Obama conveys faith in science
In lifting ban, he rejects ‘false choice’ between the two
WASHINGTON – From tiny embryonic cells to the large-scale physics of global warming, President Barack Obama urged researchers Monday to follow science and not ideology as he abolished contentious Bush-era restraints on stem-cell research.
“Our government has forced what I believe is a false choice between sound science and moral values,” Obama said as he signed documents changing U.S. science policy and removing what some researchers have said were shackles on their work. “It is about ensuring that scientific data is never distorted or concealed to serve a political agenda – and that we make scientific decisions based on facts, not ideology.”
The most immediate effect will allow federally funded researchers to use hundreds of new embryonic stem cell lines for promising, but still long-range, research in hopes of creating better treatments, possibly even cures, for conditions ranging from diabetes to paralysis. Until now, those researchers had to limit themselves to just 21 stem cell lines created before August 2001, when President George W. Bush limited funding because of “fundamental questions about the beginnings of life and the ends of science.”
Obama’s executive order marks the third time in his young administration that he has reversed Bush-era policies at the intersection of public-health goals and ethical questions about the nature of human life. The president previously lifted the prohibition on U.S. funding for international groups that perform abortions and proposed rescinding job protections for health care workers who decline to carry out procedures that conflict with their moral beliefs.
In signing the order and a second memo designed to wall off scientific research from political influences, Obama said a majority of Americans support lifting the federal funding ban, which would allow researchers to begin using hundreds of already-created embryonic stem cell lines for work on cures for cancer, heart disease, Parkinson’s and other illnesses.

> **MATERIAL PROVIDED**
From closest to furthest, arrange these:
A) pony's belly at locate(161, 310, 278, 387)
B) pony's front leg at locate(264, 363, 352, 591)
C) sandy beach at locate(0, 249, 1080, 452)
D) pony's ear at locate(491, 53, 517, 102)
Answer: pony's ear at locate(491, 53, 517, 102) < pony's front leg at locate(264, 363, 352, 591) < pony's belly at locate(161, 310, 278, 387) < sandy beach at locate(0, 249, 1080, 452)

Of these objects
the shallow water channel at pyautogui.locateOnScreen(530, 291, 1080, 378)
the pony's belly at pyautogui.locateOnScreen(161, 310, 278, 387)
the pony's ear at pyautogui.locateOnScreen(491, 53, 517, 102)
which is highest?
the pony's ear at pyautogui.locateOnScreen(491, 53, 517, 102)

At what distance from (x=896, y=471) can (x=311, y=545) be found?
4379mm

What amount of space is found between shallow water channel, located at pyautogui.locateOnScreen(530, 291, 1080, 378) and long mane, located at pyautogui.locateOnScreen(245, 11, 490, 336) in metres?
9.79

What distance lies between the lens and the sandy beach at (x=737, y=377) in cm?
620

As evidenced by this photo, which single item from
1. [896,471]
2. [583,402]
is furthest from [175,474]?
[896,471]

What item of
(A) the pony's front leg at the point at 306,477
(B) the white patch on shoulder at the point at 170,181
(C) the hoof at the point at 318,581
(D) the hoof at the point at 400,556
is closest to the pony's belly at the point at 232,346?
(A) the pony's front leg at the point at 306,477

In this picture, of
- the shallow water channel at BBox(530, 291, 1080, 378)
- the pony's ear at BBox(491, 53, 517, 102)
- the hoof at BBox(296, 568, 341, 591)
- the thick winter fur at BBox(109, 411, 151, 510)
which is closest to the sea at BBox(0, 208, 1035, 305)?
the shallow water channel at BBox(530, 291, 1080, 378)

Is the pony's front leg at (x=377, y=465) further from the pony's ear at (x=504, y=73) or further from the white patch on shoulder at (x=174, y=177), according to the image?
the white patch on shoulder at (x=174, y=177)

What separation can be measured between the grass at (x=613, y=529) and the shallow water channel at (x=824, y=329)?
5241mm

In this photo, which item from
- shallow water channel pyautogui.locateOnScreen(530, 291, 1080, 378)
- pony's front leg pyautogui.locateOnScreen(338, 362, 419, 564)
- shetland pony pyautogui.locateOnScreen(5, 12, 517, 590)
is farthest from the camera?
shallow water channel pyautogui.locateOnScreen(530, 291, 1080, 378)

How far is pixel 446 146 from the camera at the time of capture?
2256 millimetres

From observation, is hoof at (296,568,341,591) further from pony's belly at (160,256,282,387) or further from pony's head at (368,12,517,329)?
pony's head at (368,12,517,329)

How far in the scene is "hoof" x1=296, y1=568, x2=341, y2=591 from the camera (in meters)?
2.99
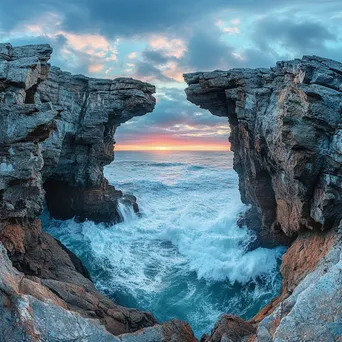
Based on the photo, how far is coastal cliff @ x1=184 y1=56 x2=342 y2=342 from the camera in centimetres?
848

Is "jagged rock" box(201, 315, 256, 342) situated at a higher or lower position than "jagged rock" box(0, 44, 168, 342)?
lower

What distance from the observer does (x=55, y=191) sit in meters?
33.9

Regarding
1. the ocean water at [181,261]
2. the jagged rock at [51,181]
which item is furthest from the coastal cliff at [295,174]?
the jagged rock at [51,181]

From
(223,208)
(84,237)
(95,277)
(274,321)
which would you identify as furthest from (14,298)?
(223,208)

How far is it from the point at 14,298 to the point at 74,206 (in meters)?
25.1

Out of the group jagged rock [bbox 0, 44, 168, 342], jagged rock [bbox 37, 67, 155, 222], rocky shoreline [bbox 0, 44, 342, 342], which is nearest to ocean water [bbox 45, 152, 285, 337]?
jagged rock [bbox 37, 67, 155, 222]

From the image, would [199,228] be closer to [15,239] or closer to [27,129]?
[15,239]

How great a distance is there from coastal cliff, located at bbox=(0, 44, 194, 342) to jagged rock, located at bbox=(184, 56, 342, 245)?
816 cm

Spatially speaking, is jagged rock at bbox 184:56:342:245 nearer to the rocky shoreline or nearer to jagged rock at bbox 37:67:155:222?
the rocky shoreline

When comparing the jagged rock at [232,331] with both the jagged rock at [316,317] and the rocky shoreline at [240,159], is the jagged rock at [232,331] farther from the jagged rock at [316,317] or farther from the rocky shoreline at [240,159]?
the jagged rock at [316,317]

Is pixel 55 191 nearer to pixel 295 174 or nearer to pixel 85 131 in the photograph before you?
pixel 85 131

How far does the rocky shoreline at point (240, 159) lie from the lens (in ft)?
29.8

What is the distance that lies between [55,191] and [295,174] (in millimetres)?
25690

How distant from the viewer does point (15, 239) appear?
16.9 metres
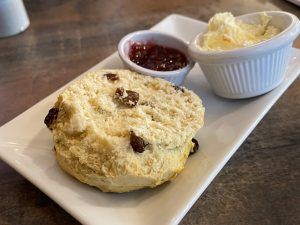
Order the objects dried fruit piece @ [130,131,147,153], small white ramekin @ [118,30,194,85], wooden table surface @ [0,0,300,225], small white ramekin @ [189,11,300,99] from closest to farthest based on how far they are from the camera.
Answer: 1. dried fruit piece @ [130,131,147,153]
2. wooden table surface @ [0,0,300,225]
3. small white ramekin @ [189,11,300,99]
4. small white ramekin @ [118,30,194,85]

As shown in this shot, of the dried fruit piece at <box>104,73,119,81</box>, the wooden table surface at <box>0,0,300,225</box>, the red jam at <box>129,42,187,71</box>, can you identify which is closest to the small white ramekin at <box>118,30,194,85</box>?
the red jam at <box>129,42,187,71</box>

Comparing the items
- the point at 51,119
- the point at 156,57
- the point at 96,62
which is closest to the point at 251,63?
the point at 156,57

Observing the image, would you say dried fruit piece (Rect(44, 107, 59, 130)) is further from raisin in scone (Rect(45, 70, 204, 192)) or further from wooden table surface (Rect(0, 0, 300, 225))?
wooden table surface (Rect(0, 0, 300, 225))

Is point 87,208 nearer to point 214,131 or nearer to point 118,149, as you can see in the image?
point 118,149

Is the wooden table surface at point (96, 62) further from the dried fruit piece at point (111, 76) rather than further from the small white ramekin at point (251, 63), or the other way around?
the dried fruit piece at point (111, 76)

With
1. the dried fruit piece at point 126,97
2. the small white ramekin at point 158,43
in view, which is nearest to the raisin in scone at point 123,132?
the dried fruit piece at point 126,97

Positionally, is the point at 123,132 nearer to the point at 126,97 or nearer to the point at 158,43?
the point at 126,97
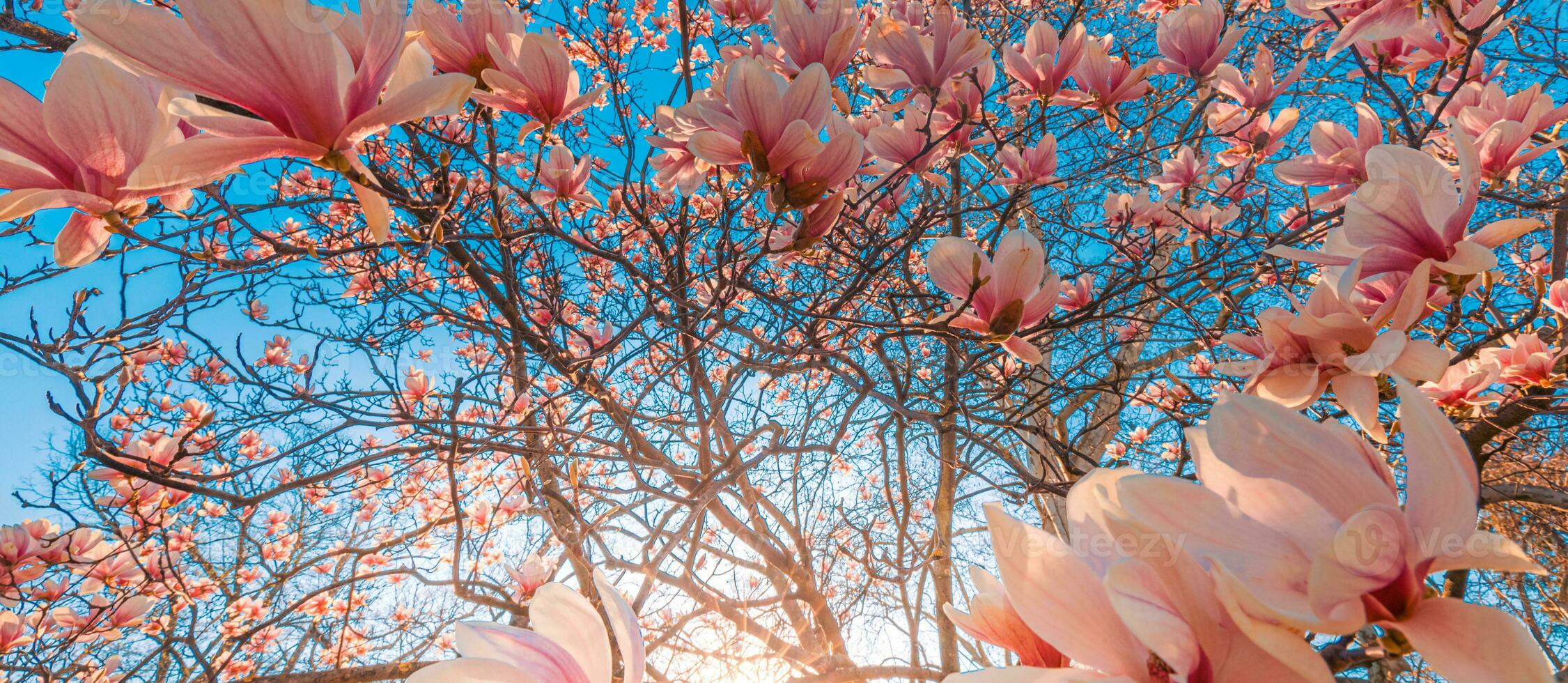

> **ACTIVITY A**
In the stem-cell article, give the stretch from "In signing the" through "and other illnesses." again, substituting "epilepsy" for "cancer".
> **ACTIVITY B**
List every medical condition the stem-cell article names as a possible target of research treatments or cures.

> **SOLUTION A**
In signing the order and a second memo designed to wall off scientific research from political influences, Obama said a majority of Americans support lifting the federal funding ban, which would allow researchers to begin using hundreds of already-created embryonic stem cell lines for work on cures for epilepsy, heart disease, Parkinson’s and other illnesses.

> **SOLUTION B**
diabetes, paralysis, cancer, heart disease, Parkinson's